Setahun nge-Tribun, Sedih Tidak Bisa Merayakan HUT-nya
BERTEPATAN Hari Pers Nasional 9 Februari lalu, Tribun Timur merayakan hari ulang tahun ke-19. Sayang sekali saya tidak bisa ikut merayakannya. Sedih.
Dua minggu sebelumnya, saya sakit. Tipes disertai sarampa. Orang bugis bilang kasiwiang. Sampai sekarang. Alhamdulillah sudah mulai membaik.
Sepuluh hari setelahnya, saya juga pas setahun bekerja salah satu media terbesar di Sulsel bahkan di Indonesia Timur. Cukup bangga menjadi bagian dari media bertagline "Mata Lokal Menjangkau Indonesia" ini.
Tepat 19 Februari 2022, saya mulai mengikuti pelatihan setelah dinyatakan lolos seleksi tertulis dan wawancara dua hari sebelumnya. Seminggu pelatihan sambil terjun langsung ke lapangan. Kemudian dievaluasi.
Setelahnya, langsung bekerja. Saya dapat desk kriminal dan peristiwa. Itu liputan utama. Namun sekali-kali tetap mobile ke desk lain. Seperti pendidikan, komunitas, ekonomi, juga pemerintahan. Tinggal olahraga belum.
Sebagai jurnalis baru, kami tidak diberikan libur selama tiga bulan. Tiap hari bekerja. Mencari isu, peristiwa, maupun penugasan dari kantor di desk lain.
Awalnya saya mulai ke kantor polisi perkenalan dan saling tukar nomor. Bertanya terkait peristiwa yang terjadi. Entah itu penggerebekan, penangkapan, dan tindak kejahatan lainnya. Itu disebut taruna.
Liputan kriminal dan peristiwa cukup menantang. Meski sebelumnya saya pernah belajar liputan dan menulis berita di kampus, suasana di luar kampus jauh berbeda.
Hampir setiap hari saya mendapatkan informasi terkait penangkapan. Apalagi Kota Makassar masih marak dengan penculikan, pengeroyokan, maupun pembusuran.
Selain itu, peristiwa kebakaran maupun temuan mayat juga mewarnai awal liputan.

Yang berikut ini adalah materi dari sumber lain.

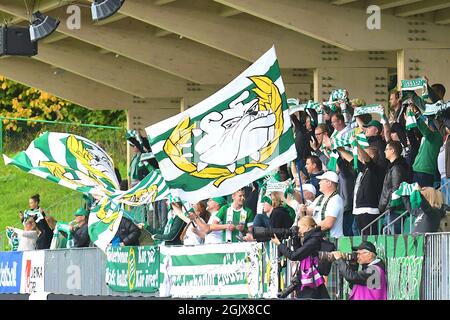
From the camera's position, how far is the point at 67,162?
26281 millimetres

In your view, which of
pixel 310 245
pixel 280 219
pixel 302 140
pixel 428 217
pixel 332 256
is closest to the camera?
pixel 428 217

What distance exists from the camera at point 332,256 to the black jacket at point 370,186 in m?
1.17

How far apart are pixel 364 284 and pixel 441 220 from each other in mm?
1076

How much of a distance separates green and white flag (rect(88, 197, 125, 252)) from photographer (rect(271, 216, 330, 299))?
259 inches

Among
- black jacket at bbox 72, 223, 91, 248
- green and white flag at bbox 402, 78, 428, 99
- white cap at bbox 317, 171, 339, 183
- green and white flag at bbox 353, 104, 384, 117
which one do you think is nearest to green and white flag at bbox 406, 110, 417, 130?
green and white flag at bbox 402, 78, 428, 99

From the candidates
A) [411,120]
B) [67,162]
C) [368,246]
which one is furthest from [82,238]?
[368,246]

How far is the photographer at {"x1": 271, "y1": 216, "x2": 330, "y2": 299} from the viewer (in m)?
17.8

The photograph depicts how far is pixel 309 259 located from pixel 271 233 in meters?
1.22

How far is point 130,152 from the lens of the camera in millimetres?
33250

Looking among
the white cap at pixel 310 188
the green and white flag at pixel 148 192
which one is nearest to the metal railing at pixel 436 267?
the white cap at pixel 310 188

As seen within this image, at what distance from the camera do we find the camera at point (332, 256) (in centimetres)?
1700

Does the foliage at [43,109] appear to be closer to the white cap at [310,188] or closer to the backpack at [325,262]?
the white cap at [310,188]

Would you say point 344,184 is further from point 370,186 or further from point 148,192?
point 148,192

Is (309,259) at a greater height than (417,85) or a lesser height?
lesser
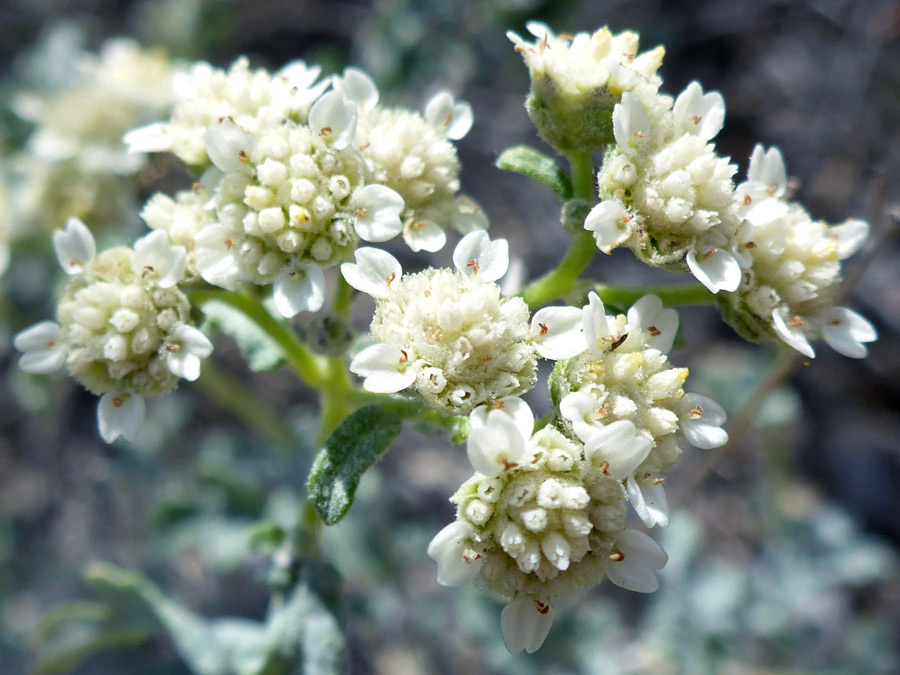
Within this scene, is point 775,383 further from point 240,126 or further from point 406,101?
point 406,101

Pekerjaan yang tidak mengenal waktu dan tak direncanakan.
Pernah suatu kali, dalam sehari terjadi tiga peristiwa kebakaran di tempat berbeda. Berita peristiwa sebelumnya belum lengkap, ada lagi peristiwa yang sama.
Begitupun dengan penemuan mayat. Mulai dari orang tua hingga anak-anak. Bahkan ada kasus remaja aborsi hingga tujuh kali dan janinnya disimpan di kamar selama berbulan-bulan.
Juga peristiwa Kepala Satpol PP yang selingkuh dan merencanakan pembunuhan. Melibatkan dua oknum anggota brimob untuk menembak mati orang yang dekat dengan selingkuhan Kasatpol PP itu.
Dan masih banyak lagi peristiwa di luar nalar. Seperti pemilik rumah yang terlilit utang. Kemudian rumahnya ingin disita karena tidak mampu membayar utangnya. Karena tidak terima, si pemilik rumah itu pun membakar rumahnya.
Tiap hari menulis berita kekerasan. Mengerikan. Juga menantang.
Delapan bulan kemudian, saya pindah desk. Dari kriminal dan peristiwa ke pemerintahan provinsi. Dua bulan setelahnya masuk liputan DPRD dan politik.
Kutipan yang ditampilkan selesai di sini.